Start of THE INPUT

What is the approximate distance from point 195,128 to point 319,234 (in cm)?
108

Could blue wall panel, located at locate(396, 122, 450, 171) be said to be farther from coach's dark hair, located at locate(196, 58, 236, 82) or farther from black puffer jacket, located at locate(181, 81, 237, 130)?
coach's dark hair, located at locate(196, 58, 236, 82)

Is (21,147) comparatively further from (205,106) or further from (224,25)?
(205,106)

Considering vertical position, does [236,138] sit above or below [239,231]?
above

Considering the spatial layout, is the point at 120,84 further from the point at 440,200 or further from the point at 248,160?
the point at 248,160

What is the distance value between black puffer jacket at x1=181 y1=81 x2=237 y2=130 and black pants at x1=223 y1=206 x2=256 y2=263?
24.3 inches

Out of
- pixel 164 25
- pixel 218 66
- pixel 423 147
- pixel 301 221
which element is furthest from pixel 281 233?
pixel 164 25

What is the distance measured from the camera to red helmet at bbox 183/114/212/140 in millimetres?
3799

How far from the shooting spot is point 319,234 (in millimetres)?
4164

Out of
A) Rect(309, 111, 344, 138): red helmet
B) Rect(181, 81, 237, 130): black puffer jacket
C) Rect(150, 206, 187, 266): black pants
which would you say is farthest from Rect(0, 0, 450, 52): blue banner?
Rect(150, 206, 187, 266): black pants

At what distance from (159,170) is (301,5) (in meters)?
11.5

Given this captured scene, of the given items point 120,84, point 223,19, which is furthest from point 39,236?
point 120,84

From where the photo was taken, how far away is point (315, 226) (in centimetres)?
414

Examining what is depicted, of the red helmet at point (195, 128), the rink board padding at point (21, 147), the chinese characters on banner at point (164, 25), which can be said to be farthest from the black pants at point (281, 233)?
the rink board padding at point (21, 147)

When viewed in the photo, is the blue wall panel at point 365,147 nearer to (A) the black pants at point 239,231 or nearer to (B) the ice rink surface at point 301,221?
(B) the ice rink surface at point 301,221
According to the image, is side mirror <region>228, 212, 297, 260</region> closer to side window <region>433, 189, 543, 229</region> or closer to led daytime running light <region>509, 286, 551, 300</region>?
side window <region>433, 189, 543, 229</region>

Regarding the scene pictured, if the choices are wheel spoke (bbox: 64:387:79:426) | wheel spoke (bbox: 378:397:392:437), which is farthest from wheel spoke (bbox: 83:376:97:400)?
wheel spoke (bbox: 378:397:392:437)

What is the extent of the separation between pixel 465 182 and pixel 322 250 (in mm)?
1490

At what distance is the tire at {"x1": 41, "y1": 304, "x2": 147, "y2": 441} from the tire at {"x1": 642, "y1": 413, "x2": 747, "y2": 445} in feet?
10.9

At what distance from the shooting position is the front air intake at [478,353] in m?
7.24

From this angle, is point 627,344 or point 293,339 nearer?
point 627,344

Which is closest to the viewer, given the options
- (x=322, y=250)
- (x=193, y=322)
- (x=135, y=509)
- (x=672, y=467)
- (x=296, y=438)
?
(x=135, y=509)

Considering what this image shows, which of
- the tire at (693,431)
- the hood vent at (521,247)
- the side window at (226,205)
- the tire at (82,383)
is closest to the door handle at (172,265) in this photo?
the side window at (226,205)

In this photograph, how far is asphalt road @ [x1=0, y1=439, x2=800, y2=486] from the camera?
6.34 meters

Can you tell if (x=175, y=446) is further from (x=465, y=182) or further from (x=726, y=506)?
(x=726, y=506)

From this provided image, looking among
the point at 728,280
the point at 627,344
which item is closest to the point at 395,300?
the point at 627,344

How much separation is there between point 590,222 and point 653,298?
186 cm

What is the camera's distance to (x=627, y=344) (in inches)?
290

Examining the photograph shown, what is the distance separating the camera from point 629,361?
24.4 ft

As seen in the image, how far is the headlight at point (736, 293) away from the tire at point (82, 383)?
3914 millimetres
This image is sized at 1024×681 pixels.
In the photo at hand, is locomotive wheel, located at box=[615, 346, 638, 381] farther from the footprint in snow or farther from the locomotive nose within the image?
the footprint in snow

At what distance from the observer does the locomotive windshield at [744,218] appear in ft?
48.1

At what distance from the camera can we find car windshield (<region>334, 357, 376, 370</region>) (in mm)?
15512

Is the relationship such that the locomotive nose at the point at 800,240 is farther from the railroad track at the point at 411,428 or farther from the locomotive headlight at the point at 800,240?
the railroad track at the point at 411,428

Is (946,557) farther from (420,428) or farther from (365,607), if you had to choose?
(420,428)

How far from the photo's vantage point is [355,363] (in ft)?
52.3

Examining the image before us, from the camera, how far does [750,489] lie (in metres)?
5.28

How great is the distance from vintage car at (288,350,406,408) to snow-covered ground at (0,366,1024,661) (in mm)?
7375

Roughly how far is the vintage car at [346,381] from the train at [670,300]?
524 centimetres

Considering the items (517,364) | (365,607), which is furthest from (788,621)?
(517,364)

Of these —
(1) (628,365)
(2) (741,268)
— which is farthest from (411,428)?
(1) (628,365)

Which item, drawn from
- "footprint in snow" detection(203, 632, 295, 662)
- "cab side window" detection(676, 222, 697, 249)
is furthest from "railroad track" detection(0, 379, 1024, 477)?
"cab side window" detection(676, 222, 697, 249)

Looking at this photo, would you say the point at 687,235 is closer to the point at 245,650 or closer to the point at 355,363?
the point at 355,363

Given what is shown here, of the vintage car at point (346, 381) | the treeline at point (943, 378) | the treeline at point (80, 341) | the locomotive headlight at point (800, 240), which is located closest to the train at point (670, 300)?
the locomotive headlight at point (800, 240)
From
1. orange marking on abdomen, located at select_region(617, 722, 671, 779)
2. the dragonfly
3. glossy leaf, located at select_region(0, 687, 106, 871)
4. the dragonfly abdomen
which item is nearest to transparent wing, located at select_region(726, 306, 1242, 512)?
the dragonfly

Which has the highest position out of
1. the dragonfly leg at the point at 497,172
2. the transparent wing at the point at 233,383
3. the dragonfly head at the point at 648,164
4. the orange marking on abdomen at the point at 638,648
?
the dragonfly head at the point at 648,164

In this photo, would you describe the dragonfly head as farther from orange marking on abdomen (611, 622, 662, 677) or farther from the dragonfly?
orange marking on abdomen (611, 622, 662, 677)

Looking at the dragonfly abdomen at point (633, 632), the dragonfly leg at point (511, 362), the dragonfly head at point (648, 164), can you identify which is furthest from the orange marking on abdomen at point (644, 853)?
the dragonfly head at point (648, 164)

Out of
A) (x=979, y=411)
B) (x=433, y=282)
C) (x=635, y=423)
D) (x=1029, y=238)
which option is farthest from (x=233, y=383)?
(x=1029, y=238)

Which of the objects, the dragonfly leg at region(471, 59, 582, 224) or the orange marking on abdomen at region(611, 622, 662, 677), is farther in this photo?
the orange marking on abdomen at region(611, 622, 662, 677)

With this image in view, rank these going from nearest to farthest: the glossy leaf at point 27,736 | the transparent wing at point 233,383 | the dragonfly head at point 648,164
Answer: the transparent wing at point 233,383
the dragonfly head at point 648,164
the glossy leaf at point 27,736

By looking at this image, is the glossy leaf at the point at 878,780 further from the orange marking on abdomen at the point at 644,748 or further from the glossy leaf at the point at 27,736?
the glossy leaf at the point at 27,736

End of THE INPUT

GIVEN INSTRUCTION:
Update the entries from the first one through the line containing "24.3 inches", inclusive, by changing "black puffer jacket" to "dark puffer jacket" and keeping everything else the same. Write out those lines in full.

CORRECT RESPONSE:
What is the approximate distance from point 195,128 to point 319,234 (in cm)?
108

Could blue wall panel, located at locate(396, 122, 450, 171) be said to be farther from coach's dark hair, located at locate(196, 58, 236, 82) or farther from dark puffer jacket, located at locate(181, 81, 237, 130)?
coach's dark hair, located at locate(196, 58, 236, 82)

Is (21,147) comparatively further from (205,106) or further from (224,25)?
(205,106)

Considering vertical position, does [236,138] sit above or below [239,231]?
above

Considering the spatial layout, is the point at 120,84 further from the point at 440,200 or further from the point at 248,160?
the point at 248,160

What is the distance value between dark puffer jacket at x1=181 y1=81 x2=237 y2=130 and black pants at x1=223 y1=206 x2=256 y2=263?
24.3 inches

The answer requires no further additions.